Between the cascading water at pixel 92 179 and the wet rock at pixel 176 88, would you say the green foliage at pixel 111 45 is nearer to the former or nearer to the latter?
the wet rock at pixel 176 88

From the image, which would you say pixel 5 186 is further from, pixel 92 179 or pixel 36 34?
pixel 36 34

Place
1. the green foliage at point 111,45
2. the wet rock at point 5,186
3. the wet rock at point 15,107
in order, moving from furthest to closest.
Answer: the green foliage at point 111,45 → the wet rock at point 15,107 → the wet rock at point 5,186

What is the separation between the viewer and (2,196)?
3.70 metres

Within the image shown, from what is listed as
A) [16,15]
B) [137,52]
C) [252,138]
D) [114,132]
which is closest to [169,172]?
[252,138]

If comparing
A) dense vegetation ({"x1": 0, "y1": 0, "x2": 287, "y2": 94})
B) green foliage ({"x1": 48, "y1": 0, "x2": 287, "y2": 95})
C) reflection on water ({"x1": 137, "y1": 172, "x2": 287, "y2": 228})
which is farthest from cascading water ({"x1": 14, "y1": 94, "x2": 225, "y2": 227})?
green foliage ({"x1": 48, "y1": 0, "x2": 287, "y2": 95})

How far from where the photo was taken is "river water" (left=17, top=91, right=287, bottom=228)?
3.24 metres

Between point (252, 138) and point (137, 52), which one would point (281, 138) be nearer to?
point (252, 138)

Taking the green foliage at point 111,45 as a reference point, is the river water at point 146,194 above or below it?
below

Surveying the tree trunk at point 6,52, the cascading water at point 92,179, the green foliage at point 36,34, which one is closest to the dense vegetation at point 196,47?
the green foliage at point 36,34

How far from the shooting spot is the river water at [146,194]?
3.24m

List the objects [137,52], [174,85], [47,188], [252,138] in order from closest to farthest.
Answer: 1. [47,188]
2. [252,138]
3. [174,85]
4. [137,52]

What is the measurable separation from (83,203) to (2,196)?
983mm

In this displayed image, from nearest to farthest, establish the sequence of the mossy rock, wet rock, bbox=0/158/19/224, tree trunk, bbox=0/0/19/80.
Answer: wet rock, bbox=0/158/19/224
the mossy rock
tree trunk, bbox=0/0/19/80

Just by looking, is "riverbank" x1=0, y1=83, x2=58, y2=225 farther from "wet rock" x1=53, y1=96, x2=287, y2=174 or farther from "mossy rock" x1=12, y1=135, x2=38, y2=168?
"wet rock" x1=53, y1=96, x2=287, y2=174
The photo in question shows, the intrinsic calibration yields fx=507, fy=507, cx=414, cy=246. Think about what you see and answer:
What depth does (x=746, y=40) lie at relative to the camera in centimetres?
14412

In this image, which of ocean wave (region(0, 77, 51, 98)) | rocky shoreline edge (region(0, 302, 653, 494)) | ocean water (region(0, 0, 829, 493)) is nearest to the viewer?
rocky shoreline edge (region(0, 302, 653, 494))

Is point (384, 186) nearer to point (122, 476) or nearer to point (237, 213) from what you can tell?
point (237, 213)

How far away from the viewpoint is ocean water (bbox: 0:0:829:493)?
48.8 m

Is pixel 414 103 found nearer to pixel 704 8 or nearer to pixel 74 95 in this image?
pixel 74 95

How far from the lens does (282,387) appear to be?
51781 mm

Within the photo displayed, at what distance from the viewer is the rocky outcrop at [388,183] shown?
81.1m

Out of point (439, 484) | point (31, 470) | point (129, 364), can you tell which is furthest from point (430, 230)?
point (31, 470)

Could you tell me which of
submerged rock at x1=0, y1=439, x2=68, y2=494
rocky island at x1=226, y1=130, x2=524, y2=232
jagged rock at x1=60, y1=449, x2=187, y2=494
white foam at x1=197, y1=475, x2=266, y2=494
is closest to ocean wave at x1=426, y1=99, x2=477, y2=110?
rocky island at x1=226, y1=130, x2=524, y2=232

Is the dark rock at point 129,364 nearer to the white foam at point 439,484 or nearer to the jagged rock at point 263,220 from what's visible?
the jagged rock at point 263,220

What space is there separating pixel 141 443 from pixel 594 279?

Problem ::
Swap every "cascading water" in the items above for "waterfall", and write out all the lines again with nothing else changed.

Reply to the exercise ::
Between the waterfall at pixel 92 179 and the wet rock at pixel 176 88, would you say the green foliage at pixel 111 45 is nearer to the former or nearer to the latter?
the wet rock at pixel 176 88

From the image, which would you say pixel 5 186 is further from, pixel 92 179 or pixel 36 34?
pixel 36 34

Place
1. the green foliage at point 111,45
2. the wet rock at point 5,186
3. the wet rock at point 15,107
in order, moving from furthest to closest.
Answer: the green foliage at point 111,45 → the wet rock at point 15,107 → the wet rock at point 5,186

What is the separation between the viewer and (2,196)?
3.70 metres

Within the image shown, from what is listed as
A) [16,15]
B) [137,52]
C) [252,138]
D) [114,132]
which is closest to [169,172]?
[252,138]

If comparing
A) dense vegetation ({"x1": 0, "y1": 0, "x2": 287, "y2": 94})
B) green foliage ({"x1": 48, "y1": 0, "x2": 287, "y2": 95})
C) reflection on water ({"x1": 137, "y1": 172, "x2": 287, "y2": 228})
which is farthest from waterfall ({"x1": 14, "y1": 94, "x2": 225, "y2": 227})?
green foliage ({"x1": 48, "y1": 0, "x2": 287, "y2": 95})

How far from where the photo was taken is "river water" (left=17, top=91, right=287, bottom=228)?
3.24 metres

Between point (252, 138) and point (137, 52), which one would point (281, 138) be nearer to?
point (252, 138)

Taking the green foliage at point 111,45 as a reference point, is the river water at point 146,194 above or below it?
below

Surveying the tree trunk at point 6,52, the waterfall at point 92,179, the green foliage at point 36,34, which one is closest to the dense vegetation at point 196,47?
the green foliage at point 36,34

How far from the shooting spot is the river water at [146,194]?
3.24m

List the objects [137,52], [174,85], [47,188], [252,138] in order from closest to farthest.
Answer: 1. [47,188]
2. [252,138]
3. [174,85]
4. [137,52]

What is the measurable separation from (83,203) to (2,196)?
983mm

In this displayed image, from nearest to farthest, establish the sequence of the mossy rock, wet rock, bbox=0/158/19/224, tree trunk, bbox=0/0/19/80.
Answer: wet rock, bbox=0/158/19/224
the mossy rock
tree trunk, bbox=0/0/19/80

Just by looking, is "riverbank" x1=0, y1=83, x2=58, y2=225 farther from "wet rock" x1=53, y1=96, x2=287, y2=174 or farther from "mossy rock" x1=12, y1=135, x2=38, y2=168?
"wet rock" x1=53, y1=96, x2=287, y2=174
The photo in question shows, the intrinsic calibration yields fx=507, fy=507, cx=414, cy=246. Think about what you see and answer:
What depth does (x=746, y=40) lie at relative to the camera in centimetres?
14412

In this image, which of ocean wave (region(0, 77, 51, 98)) | rocky shoreline edge (region(0, 302, 653, 494)) | ocean water (region(0, 0, 829, 493)) is nearest to the viewer?
rocky shoreline edge (region(0, 302, 653, 494))

Is point (384, 186) nearer to point (122, 476) or nearer to point (237, 213) from what you can tell?
point (237, 213)

How far away from the viewpoint is ocean water (bbox: 0:0:829:493)?
48.8 m

Is pixel 414 103 found nearer to pixel 704 8 or nearer to pixel 74 95 in this image?
pixel 74 95

How far from the lens does (282,387) appear to be?
51781 mm

Within the photo displayed, at what distance from the viewer is the rocky outcrop at [388,183] shown?
81.1m

Out of point (439, 484) | point (31, 470) | point (129, 364), can you tell which is furthest from point (430, 230)?
point (31, 470)

Could you tell me which of
submerged rock at x1=0, y1=439, x2=68, y2=494
rocky island at x1=226, y1=130, x2=524, y2=232
jagged rock at x1=60, y1=449, x2=187, y2=494
white foam at x1=197, y1=475, x2=266, y2=494
is closest to ocean wave at x1=426, y1=99, x2=477, y2=110?
rocky island at x1=226, y1=130, x2=524, y2=232

Is the dark rock at point 129,364 nearer to the white foam at point 439,484 or nearer to the jagged rock at point 263,220 from what's visible?
the jagged rock at point 263,220

What space is there separating pixel 141 443 from pixel 594 279?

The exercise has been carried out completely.